Via Sam Stockard at the Murfreesboro Post
Middle Tennessee has limited choices for mass transit: light rail on existing train tracks or a monorail system. But public-private partnerships will be needed to make them work, state Sen. Bill Ketron said.
“We just need to be truthful about it, and let’s get on down the road. It’s either light rail with CSX, we bring pressure on CSX, political pressure to start using that rail, or we go with the monorail. That’s the only two options we have,” Ketron said Thursday after a Regional Transportation Authority meeting at the Chamber of Commerce.
Middle Tennessee’s 10-county population is projected to reach 3.1 million by 2040, an 80 percent increase, with most of that growth coming in the nine counties surrounding Davidson. Rutherford’s population is expected to hit 450,000 in that time.
Considering it already takes an hour and a half to drive 35 miles from Murfreesboro to Nashville at rush hour, many people believe it won’t take long before a drive to Chattanooga will be quicker.
Though the RTA sends buses into cities surrounding Nashville to provide mass transportation back and forth from the state capital, several people at Thursday’s meeting said they don’t ride those buses because they consider them inconvenient, slow and hard to access.
RTA is gathering information from people across Middle Tennessee in preparing recommendations for a long-term transportation plan expected to be presented in the spring, RTA planner Felix Castrodad said.
“Success will be very expensive. Failure, even more so,” he said.
Ketron, a Murfreesboro Republican who supports monorail construction despite a price tag in excess of $1.3 billion, said during the meeting public-private partnerships will be necessary to come up with funding because the state can’t continue taking on 100 percent of cost. He predicted the gas tax won’t be raised in 2016 to fund more road construction projects, though it could be done in 2017.
Afterward, he said Tennessee Department of Transportation officials told him no more right of way exists between Murfreesboro and Nashville to add lanes to Interstate 24, whether for express bus lanes or widening.
Ketron also predicted Middle Tennesseans will not board buses in great numbers to reach Nashville.
“I was in China last year, and people are not riding buses. They’ll get six people on a moped, two chickens and a goat. They won’t ride a bus,” he said.
With those limitations in mind, Ketron believes monorails can be built on interstate right of way, causing little impact because support piers are small and easily clearing structures such as overpasses. Such a system could be erected in two years and carry 55,000 people daily, he said.
The state would back the investment with its credit rating over 30 years, Ketron said, but private investors could be enlisted to pay for monorail operation. Ketron said he met recently with representatives of McGraw-Hill out of New York, the former book publisher now in financial markets, who are bringing together private-sector investors to get involved in this type of transportation.
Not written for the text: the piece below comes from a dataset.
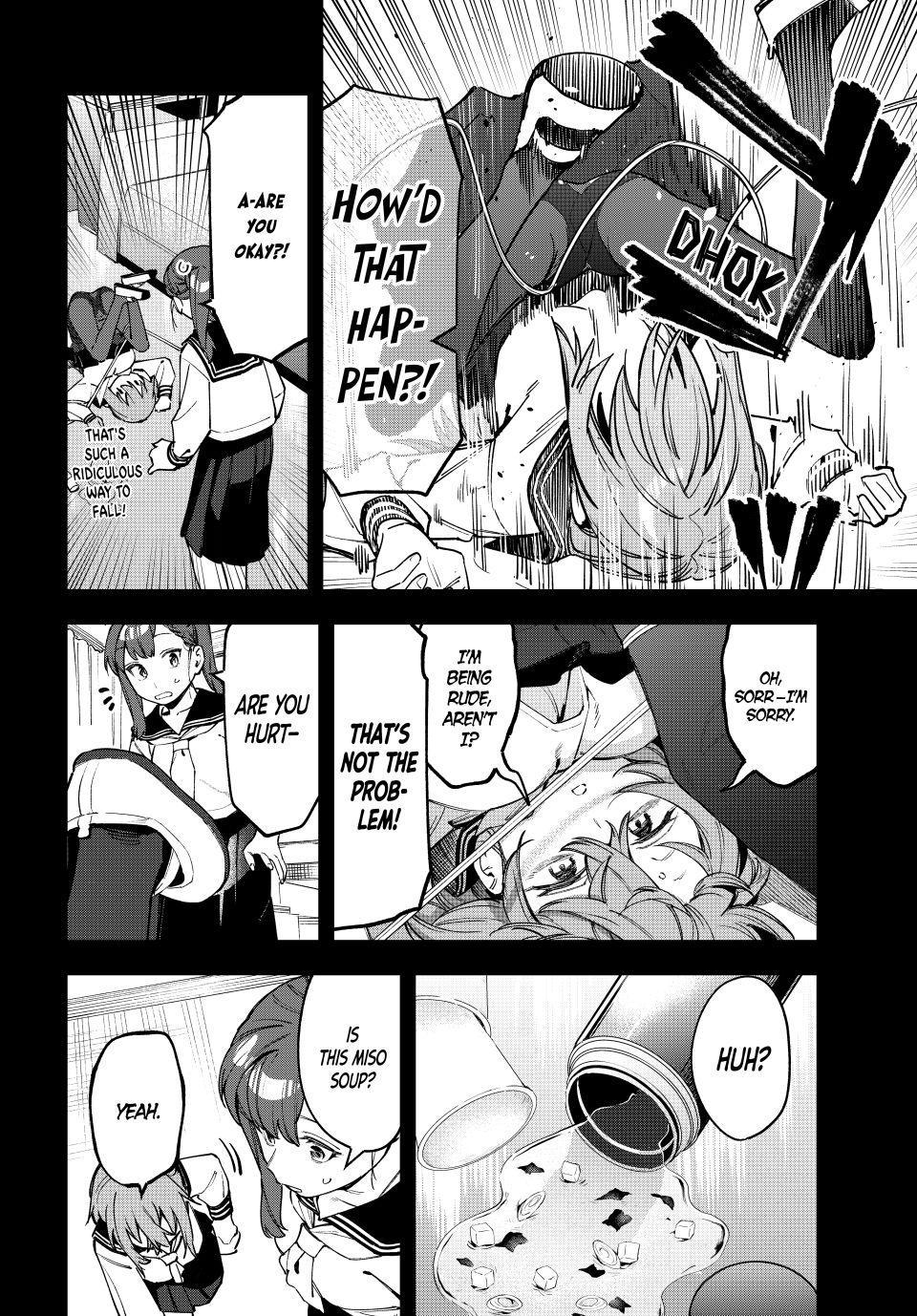 Even the Student Council Has Its Holes Chapter 70 — page 8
Private companies would be enticed with the opportunity get a return on their investment through gate fees, advertisements, wine and cheese sales and even though contracting with Starbucks to sell coffee on board, he said.
In the meantime, hot lanes with a $35 charge could be set up, as is done in Miami, Fla., he said, but that would be a temporary solution.
“You need to be moving a lot of people,” Ketron noted.